Intriguigingly, sport’s highest court did not reveal whether FIFA’s ethics committee, which originally banned Platini for eight years, had launched a counter-appeal to increase the sanction. Ethics investigators originally called for a life ban if corruption could be proved.
No hearing date has been set for the CAS hearing but it is unlikely to be before April or May.
Platini was banned for conflict of interest in accepting a SFr2 million payment from FIFA in 2011, a transaction approved by Sepp Blatter who was also banned and has also pledged to go to CAS. Both have constantly denied wrongdoing and claim they had a verbal deal covering the time Platini worked as Blatter’s presidential adviser from 1999-2002 even though the payment in question was not made until nine years later – around the time Blatter was re-elected for a fourth term.
“In appealing to the CAS, Michel Platini seeks to annul the decisions taken by the Adjudicatory Chamber of the FIFA Ethics Committee and by the FIFA Appeal Committee which lead to him being declared ineligible to take part in football-related activity at national and international level for six years. A CAS arbitration procedure is in progress,” said the CAS statement.
“First, the parties will exchange written submissions and a panel of three arbitrators will be constituted. The Panel will then issue directions with respect to the holding of a hearing. Following the hearing, the Panel will deliberate and on a later date, it will issue a decision in the form of an Arbitral Award.”

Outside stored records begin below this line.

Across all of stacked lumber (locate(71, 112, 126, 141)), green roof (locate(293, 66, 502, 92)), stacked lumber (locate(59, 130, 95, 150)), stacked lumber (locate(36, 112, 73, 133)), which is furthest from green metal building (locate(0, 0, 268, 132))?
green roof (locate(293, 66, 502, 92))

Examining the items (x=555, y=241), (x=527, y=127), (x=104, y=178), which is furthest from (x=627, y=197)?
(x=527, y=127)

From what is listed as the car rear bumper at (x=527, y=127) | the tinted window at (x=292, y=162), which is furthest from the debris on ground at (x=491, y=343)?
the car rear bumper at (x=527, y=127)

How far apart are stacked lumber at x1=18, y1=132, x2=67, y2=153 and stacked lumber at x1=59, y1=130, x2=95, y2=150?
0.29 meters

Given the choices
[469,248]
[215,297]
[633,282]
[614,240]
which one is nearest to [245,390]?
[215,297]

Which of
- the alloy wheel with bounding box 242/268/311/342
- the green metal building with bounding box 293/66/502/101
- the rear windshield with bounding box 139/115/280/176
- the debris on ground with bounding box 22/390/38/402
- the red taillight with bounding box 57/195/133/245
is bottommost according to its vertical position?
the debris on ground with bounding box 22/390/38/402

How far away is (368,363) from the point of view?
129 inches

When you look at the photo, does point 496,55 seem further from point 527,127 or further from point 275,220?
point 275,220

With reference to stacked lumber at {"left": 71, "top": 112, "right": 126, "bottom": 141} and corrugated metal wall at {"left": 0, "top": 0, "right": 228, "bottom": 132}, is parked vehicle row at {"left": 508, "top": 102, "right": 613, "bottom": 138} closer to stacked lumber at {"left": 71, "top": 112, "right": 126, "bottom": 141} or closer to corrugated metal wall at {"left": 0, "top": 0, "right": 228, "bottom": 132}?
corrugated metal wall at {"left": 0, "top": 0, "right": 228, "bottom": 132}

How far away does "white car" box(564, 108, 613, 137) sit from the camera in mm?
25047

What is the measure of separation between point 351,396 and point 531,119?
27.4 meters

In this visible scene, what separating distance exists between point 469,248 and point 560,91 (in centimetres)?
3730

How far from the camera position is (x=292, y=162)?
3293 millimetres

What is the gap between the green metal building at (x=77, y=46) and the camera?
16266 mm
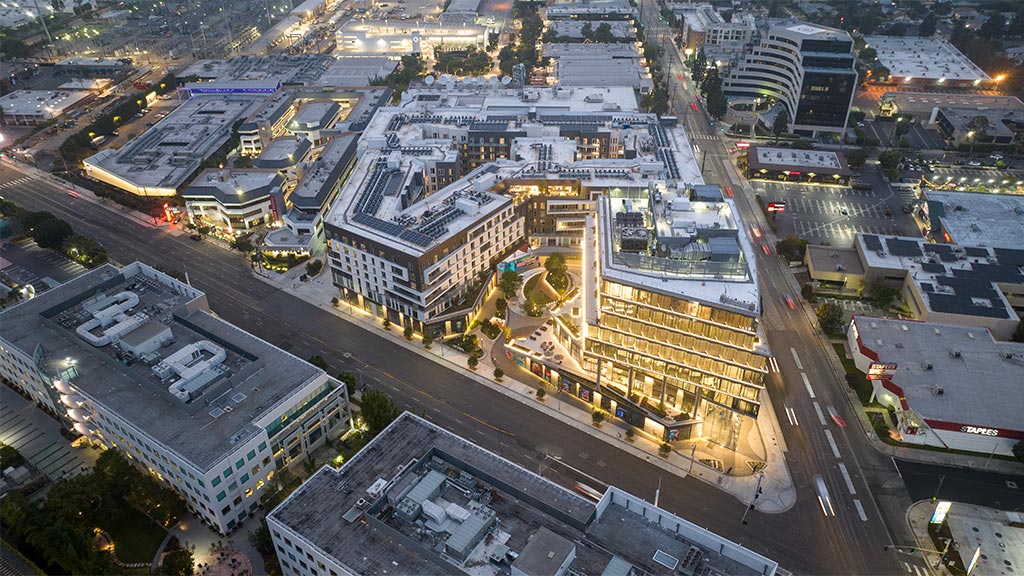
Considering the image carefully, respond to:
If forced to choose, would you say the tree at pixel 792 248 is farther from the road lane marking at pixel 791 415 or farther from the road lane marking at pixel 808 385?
the road lane marking at pixel 791 415

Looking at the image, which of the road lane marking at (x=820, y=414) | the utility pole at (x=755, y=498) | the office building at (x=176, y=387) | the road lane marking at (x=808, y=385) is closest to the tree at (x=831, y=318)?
the road lane marking at (x=808, y=385)

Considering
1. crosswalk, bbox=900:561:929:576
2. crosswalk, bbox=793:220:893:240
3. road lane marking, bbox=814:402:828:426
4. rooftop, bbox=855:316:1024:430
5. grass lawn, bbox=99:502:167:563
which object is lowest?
grass lawn, bbox=99:502:167:563

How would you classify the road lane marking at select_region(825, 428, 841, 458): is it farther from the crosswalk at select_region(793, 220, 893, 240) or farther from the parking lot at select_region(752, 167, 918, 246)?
the crosswalk at select_region(793, 220, 893, 240)

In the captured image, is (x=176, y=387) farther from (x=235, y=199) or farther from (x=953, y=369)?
(x=953, y=369)

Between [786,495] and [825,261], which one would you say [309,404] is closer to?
[786,495]

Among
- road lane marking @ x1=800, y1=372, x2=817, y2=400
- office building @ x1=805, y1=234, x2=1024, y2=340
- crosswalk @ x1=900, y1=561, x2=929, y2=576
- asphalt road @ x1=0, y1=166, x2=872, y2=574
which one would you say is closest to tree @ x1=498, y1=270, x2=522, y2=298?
asphalt road @ x1=0, y1=166, x2=872, y2=574
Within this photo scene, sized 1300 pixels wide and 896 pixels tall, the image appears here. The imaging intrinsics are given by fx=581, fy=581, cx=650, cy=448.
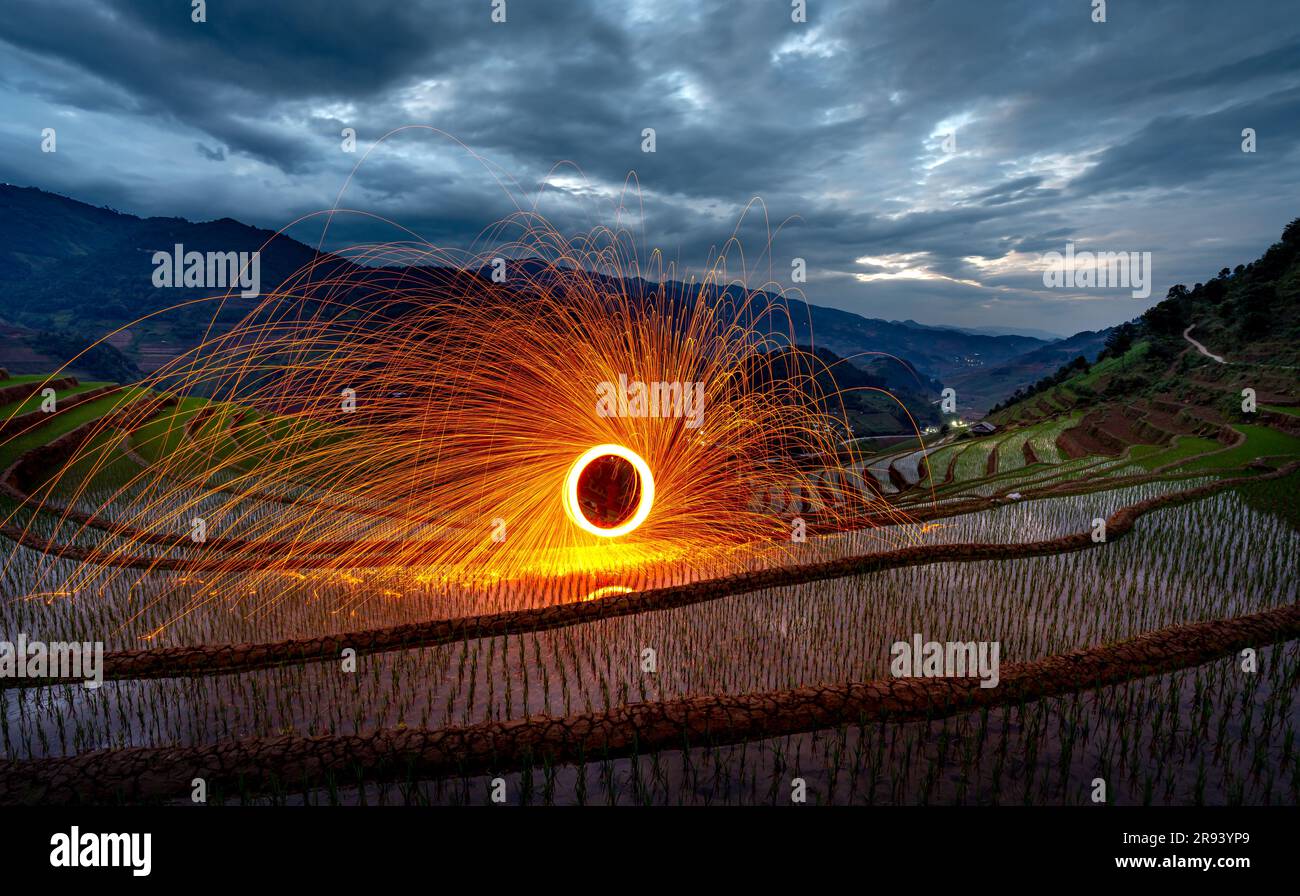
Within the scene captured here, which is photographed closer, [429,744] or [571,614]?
[429,744]

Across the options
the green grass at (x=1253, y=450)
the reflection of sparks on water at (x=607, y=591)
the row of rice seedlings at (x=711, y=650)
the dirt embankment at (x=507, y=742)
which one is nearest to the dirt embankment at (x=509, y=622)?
the row of rice seedlings at (x=711, y=650)

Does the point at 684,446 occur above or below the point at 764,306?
below

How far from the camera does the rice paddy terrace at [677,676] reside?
3.53 meters

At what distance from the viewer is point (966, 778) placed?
11.6 ft

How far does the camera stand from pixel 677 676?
16.3 feet

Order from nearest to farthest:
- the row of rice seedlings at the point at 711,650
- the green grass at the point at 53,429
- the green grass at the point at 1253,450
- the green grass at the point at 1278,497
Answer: the row of rice seedlings at the point at 711,650 → the green grass at the point at 1278,497 → the green grass at the point at 53,429 → the green grass at the point at 1253,450

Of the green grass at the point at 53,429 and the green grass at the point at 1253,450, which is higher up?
the green grass at the point at 53,429

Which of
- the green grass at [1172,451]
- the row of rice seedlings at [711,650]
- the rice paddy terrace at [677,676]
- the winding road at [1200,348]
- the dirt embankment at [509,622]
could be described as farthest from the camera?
the winding road at [1200,348]

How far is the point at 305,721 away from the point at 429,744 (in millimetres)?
1373

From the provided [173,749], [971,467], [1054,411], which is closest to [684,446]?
[173,749]

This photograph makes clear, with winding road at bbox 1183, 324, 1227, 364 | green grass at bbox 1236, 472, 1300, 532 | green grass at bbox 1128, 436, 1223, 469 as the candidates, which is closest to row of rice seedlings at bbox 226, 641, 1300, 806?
green grass at bbox 1236, 472, 1300, 532

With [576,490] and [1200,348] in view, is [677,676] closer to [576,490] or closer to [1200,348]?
[576,490]

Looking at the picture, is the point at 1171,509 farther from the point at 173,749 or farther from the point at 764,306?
the point at 173,749

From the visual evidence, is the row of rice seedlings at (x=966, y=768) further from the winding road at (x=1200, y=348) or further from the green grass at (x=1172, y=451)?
the winding road at (x=1200, y=348)
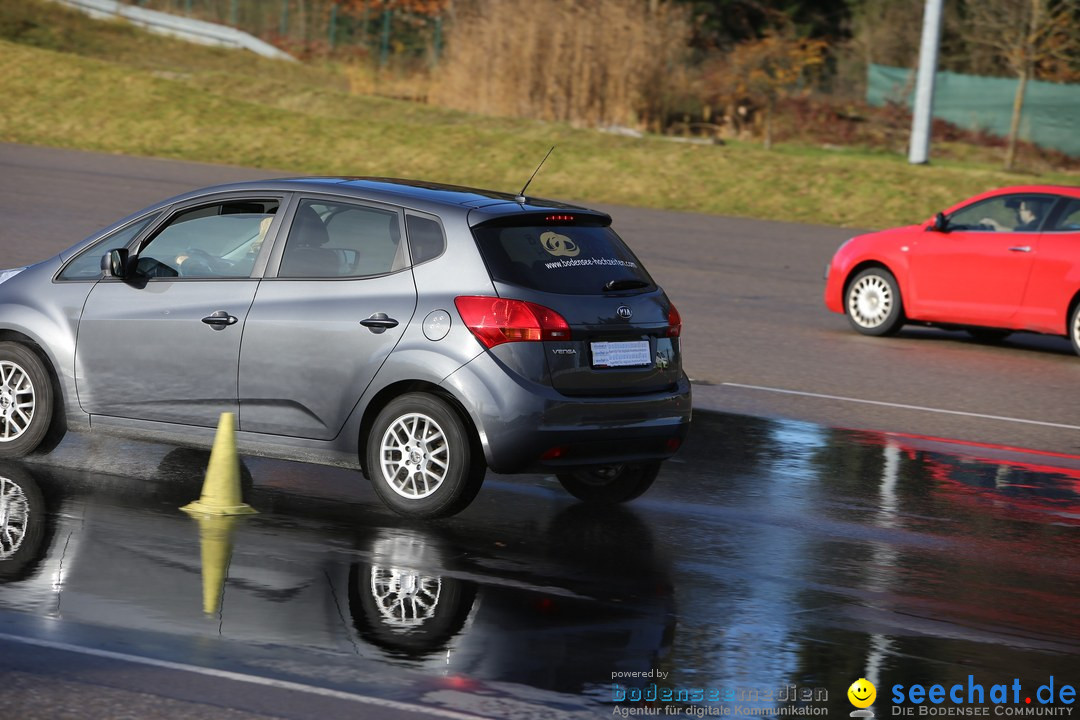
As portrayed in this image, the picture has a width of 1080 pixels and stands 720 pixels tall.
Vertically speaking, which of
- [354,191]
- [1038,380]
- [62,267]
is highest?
[354,191]

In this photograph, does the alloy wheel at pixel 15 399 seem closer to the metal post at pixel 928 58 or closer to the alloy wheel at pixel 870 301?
the alloy wheel at pixel 870 301

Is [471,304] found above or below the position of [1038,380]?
above

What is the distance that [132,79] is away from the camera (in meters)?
38.3

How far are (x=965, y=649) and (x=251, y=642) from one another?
108 inches

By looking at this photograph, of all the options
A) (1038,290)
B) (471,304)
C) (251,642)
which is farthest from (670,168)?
(251,642)

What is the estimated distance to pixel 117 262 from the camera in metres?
8.61

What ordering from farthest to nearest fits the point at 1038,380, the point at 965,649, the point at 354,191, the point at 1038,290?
the point at 1038,290
the point at 1038,380
the point at 354,191
the point at 965,649

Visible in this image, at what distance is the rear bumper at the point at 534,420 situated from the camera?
25.3 feet

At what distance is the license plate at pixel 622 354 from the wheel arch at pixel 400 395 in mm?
695

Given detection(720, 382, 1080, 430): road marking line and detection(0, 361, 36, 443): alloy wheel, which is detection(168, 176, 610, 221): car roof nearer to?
detection(0, 361, 36, 443): alloy wheel

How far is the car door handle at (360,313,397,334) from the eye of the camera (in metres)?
7.96

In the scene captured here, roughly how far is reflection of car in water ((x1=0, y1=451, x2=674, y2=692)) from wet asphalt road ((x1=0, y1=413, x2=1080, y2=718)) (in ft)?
0.05

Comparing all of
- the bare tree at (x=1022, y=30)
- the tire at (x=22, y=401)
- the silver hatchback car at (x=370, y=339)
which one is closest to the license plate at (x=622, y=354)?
the silver hatchback car at (x=370, y=339)

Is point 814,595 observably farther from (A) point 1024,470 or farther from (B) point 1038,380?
(B) point 1038,380
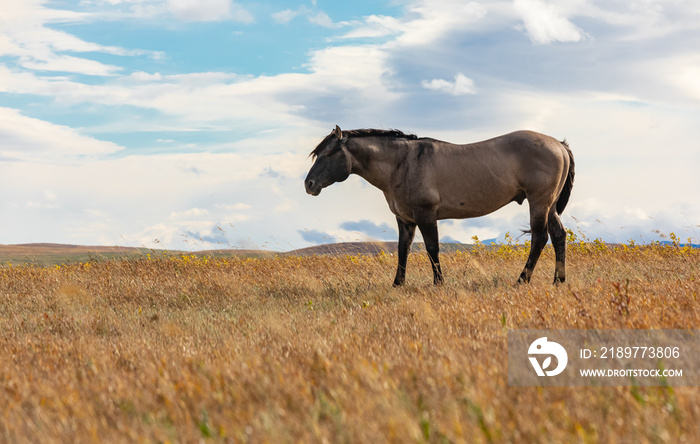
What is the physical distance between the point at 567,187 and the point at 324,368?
24.2 ft

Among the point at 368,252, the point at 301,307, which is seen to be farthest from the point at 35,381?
the point at 368,252

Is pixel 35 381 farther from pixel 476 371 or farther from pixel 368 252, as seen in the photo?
pixel 368 252

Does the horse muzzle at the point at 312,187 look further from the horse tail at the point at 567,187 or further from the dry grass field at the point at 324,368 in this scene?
the horse tail at the point at 567,187

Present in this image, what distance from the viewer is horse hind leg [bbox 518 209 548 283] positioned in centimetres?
916

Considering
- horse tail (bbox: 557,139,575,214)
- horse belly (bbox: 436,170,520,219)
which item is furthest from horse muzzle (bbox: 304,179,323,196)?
horse tail (bbox: 557,139,575,214)

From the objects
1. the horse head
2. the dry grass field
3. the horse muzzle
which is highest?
the horse head

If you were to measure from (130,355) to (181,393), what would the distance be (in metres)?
1.64

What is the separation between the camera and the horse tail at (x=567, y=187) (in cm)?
987

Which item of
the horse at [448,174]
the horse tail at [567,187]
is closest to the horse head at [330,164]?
the horse at [448,174]

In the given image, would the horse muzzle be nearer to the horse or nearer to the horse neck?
the horse

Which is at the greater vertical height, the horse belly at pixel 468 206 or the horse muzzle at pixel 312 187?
the horse muzzle at pixel 312 187

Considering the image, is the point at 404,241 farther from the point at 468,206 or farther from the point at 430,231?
the point at 468,206

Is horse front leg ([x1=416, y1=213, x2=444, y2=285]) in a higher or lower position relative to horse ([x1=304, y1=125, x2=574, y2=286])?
lower

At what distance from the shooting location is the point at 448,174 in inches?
360
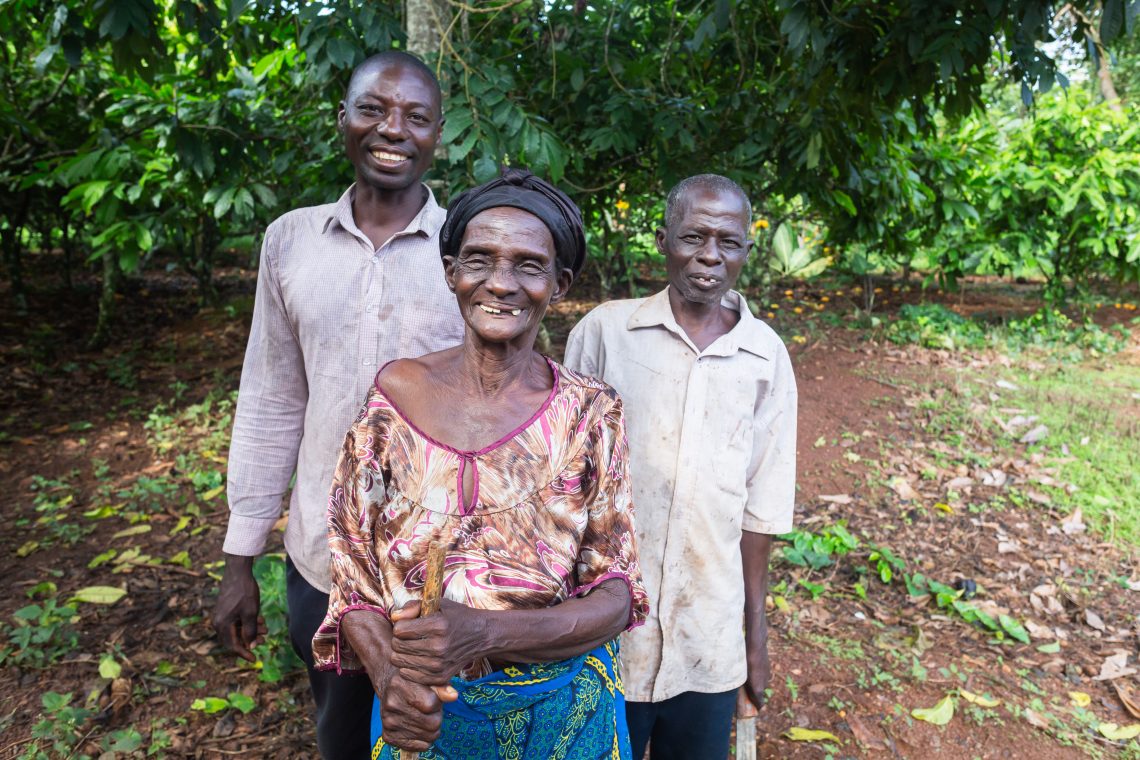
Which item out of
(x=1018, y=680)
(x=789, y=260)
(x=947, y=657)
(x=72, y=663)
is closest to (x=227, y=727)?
(x=72, y=663)

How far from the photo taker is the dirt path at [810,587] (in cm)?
263

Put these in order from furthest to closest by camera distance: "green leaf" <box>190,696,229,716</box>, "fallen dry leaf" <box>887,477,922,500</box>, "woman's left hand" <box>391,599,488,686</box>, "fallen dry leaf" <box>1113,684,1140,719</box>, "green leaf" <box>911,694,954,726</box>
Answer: "fallen dry leaf" <box>887,477,922,500</box> < "fallen dry leaf" <box>1113,684,1140,719</box> < "green leaf" <box>911,694,954,726</box> < "green leaf" <box>190,696,229,716</box> < "woman's left hand" <box>391,599,488,686</box>

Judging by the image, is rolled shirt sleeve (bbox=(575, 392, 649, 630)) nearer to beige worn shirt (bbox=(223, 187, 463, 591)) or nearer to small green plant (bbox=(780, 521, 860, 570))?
beige worn shirt (bbox=(223, 187, 463, 591))

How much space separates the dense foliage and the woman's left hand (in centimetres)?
148

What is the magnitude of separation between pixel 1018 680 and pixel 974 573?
29.9 inches

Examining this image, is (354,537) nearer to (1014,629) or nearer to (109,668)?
(109,668)

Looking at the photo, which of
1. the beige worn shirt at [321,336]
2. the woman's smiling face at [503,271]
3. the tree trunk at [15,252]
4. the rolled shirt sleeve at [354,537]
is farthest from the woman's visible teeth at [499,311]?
the tree trunk at [15,252]

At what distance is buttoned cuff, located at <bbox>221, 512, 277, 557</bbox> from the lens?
177cm

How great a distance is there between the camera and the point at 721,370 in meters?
1.67

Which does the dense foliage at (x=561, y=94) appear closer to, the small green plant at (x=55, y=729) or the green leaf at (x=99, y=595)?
the green leaf at (x=99, y=595)

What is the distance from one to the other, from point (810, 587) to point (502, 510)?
2.58 metres

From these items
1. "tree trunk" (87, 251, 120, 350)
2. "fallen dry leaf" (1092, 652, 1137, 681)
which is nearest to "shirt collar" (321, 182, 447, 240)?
"fallen dry leaf" (1092, 652, 1137, 681)

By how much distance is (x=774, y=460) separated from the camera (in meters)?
1.76

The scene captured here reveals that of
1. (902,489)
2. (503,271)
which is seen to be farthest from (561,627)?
(902,489)
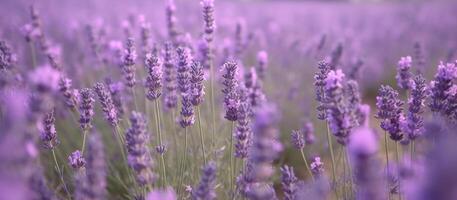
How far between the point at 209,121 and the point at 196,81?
1365 millimetres

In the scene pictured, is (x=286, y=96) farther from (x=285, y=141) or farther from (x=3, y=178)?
(x=3, y=178)

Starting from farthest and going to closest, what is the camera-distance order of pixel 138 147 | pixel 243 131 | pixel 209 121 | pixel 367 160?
pixel 209 121, pixel 243 131, pixel 138 147, pixel 367 160

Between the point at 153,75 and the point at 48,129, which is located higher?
the point at 153,75

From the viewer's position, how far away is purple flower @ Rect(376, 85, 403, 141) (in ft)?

Platini had been viewed as the natural successor to Blatter as FIFA president before his suspension forced him to pull out of the race as he focussed on clearing his name. Instead, his number two at UEFA, Gianni Infantino, stepped into his shoes and won last Friday’s vote to become FIFA’s first new leader in 18 years.
Throughout his legal fight with FIFA’s judicial bodies, Platini said he would only get a fair and unbiased hearing at CAS. “This decision is in reality a political decision taken by the FIFA administration,” Platini said last week when his ban was cut to six years. “I am the victim of a system that had only one goal: To prevent me from becoming FIFA president in order to protect certain interests that I was about to bring into question.”
Exactly what those interests are Platini has yet to reveal.